Texto do documento:
# # # # #
Foto: Luis Miguel Modino

A Rede Eclesial Pan-Amazônica/REPAM- Brasil em conjunto com dezenas de organizações sociais e religiosas, assinaram nessa semana uma Nota de solidariedade ao povo Kinja (Waimiri Atroari), na luta pela defesa de seis direitos ameaçados e danos causados por causa da abertura da rodovia BR 174, que liga Manaus a Boa Vista.

De acordo com a nota, ao contrário do que afirma o governo, o impacto ambiental da construção do Linhão sobre a Terra Indígena Waimiri Atroari e consequentemente os transtornos para a vida do povo indígena são consideráveis. O projeto prevê a construção de 250 torres de transmissão com uma base de 50 por 50 metros, além do trânsito permanente de um grande número de pessoas para fazer a manutenção, o que implica em desmatamento e em restrições a autonomia do povo indígena sobre o seu território, inclusive dificultando o seu controle sobre o ingresso de terceiros.

O percurso entre Manaus e Boa Vista, cerca de 700 Km, foi licitado em 2011, com previsão de entrega da obra em 2015. Porém, as articulações e lutas dos diferentes movimentos conseguiu barrar a construção. No entanto, em fevereiro desse ano, o governo federal declarou a obra como sendo de interesse nacional, liberando a continuidade da construção. As obras estão previstas para começar no próximo mês de agosto.

Na nota, além do apoio ao povo Kinja, as organizações apontam que os povos têm direito à consulta livre, prévia e informada acerca da construção do linhão que pode atravessar território.

Leia a nota na íntegra:

 

Nota de solidariedade ao povo Kinja (Waimiri Atroari)

Linhão na terra do povo Kinja (Waimiri Atroari): A velha política contra os indígenas

É justa, legítima e amparada na Constituição Federal e na Convenção 169 da OIT, a exigência dos Kinja (Waimiri Atroari) de que seja realizada a consulta livre, prévia e informada sobre o projeto de construção do linhão de Manaus/AM a Boa Vista/RR, atravessando suas terras, de acordo com o protocolo por eles construído. A lei existe para ser cumprida, sobretudo para respeitar o direito dos mais vulneráveis, protegendo-os do abuso do poder político e econômico. Ainda assim, o governo federal, em manifestação recente, anunciou que o empreendimento é de interesse da política de defesa nacional e será realizado independentemente da vontade dos indígenas.
# # # # #
Enunciado da tarefa: Reproduza sem alterações, na notícia sobre o linhão na terra do povo Kinja, tudo o que vai de "Linhão na terra" até "vontade dos indígenas.".

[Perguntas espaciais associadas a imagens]
# # # # #
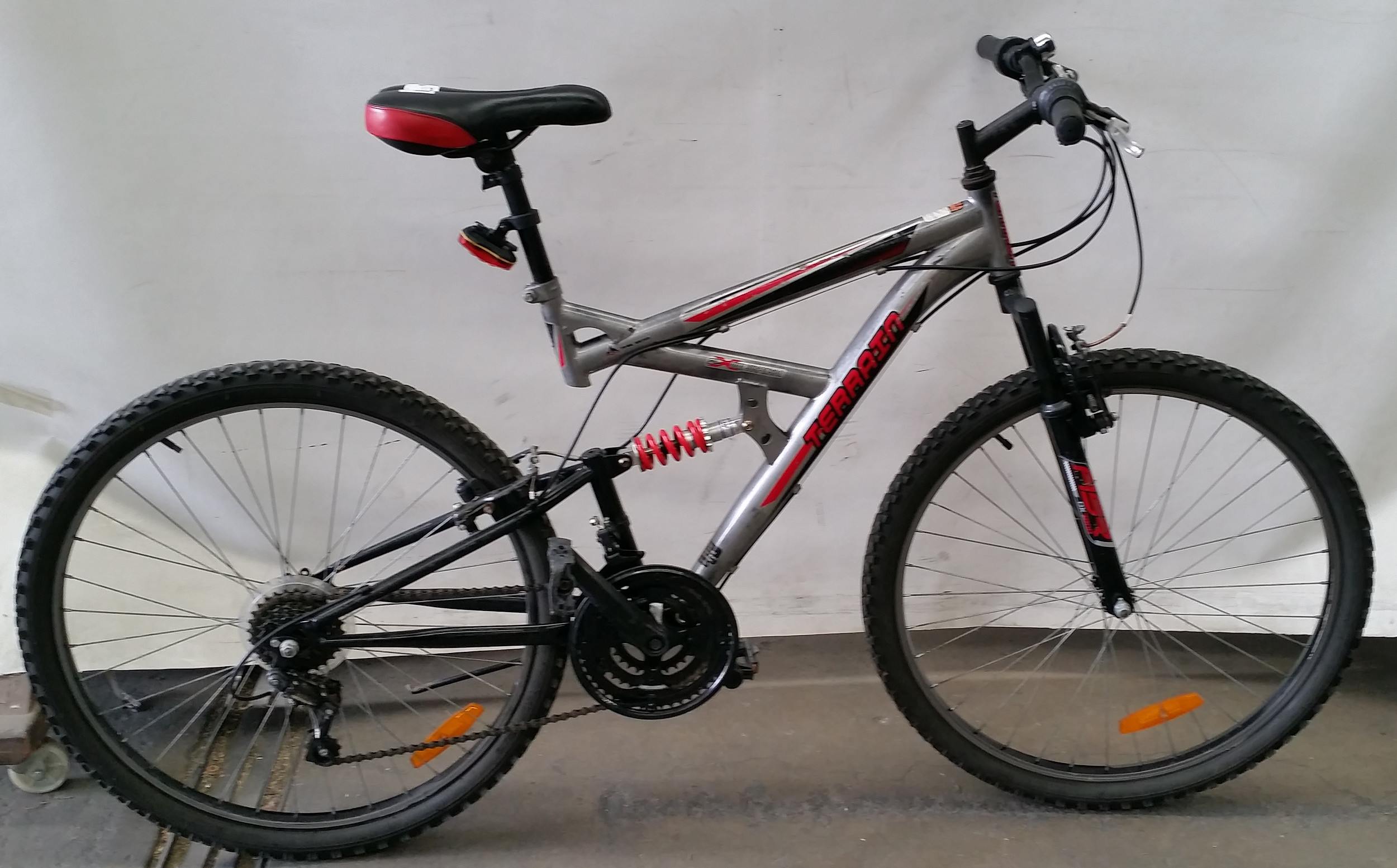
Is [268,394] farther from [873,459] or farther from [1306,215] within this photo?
[1306,215]

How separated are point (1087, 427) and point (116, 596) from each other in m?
1.72

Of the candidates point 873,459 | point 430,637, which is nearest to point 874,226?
point 873,459

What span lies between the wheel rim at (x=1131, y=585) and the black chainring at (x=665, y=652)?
20.0 inches

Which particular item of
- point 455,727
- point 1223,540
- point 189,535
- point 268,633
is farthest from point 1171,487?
point 189,535

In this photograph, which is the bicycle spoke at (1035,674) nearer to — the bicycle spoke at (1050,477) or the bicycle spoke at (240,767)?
the bicycle spoke at (1050,477)

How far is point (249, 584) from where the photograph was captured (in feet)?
5.28

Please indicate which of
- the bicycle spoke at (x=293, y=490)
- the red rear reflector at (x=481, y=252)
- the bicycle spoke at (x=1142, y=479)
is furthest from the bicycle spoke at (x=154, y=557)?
the bicycle spoke at (x=1142, y=479)

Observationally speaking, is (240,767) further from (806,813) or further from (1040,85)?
(1040,85)

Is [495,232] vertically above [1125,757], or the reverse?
[495,232]

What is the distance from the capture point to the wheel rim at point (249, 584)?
1.57 meters

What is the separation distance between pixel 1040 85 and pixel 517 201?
0.68 meters

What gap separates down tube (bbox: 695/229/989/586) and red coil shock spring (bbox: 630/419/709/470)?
13cm

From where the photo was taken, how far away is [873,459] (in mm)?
1711

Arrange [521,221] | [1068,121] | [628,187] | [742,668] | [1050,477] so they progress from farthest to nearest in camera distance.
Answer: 1. [1050,477]
2. [628,187]
3. [742,668]
4. [521,221]
5. [1068,121]
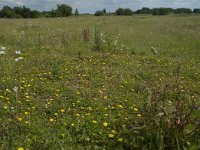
# # # # #
Resposta escrita:
Linhão na terra do povo Kinja (Waimiri Atroari): A velha política contra os indígenas

É justa, legítima e amparada na Constituição Federal e na Convenção 169 da OIT, a exigência dos Kinja (Waimiri Atroari) de que seja realizada a consulta livre, prévia e informada sobre o projeto de construção do linhão de Manaus/AM a Boa Vista/RR, atravessando suas terras, de acordo com o protocolo por eles construído. A lei existe para ser cumprida, sobretudo para respeitar o direito dos mais vulneráveis, protegendo-os do abuso do poder político e econômico. Ainda assim, o governo federal, em manifestação recente, anunciou que o empreendimento é de interesse da política de defesa nacional e será realizado independentemente da vontade dos indígenas.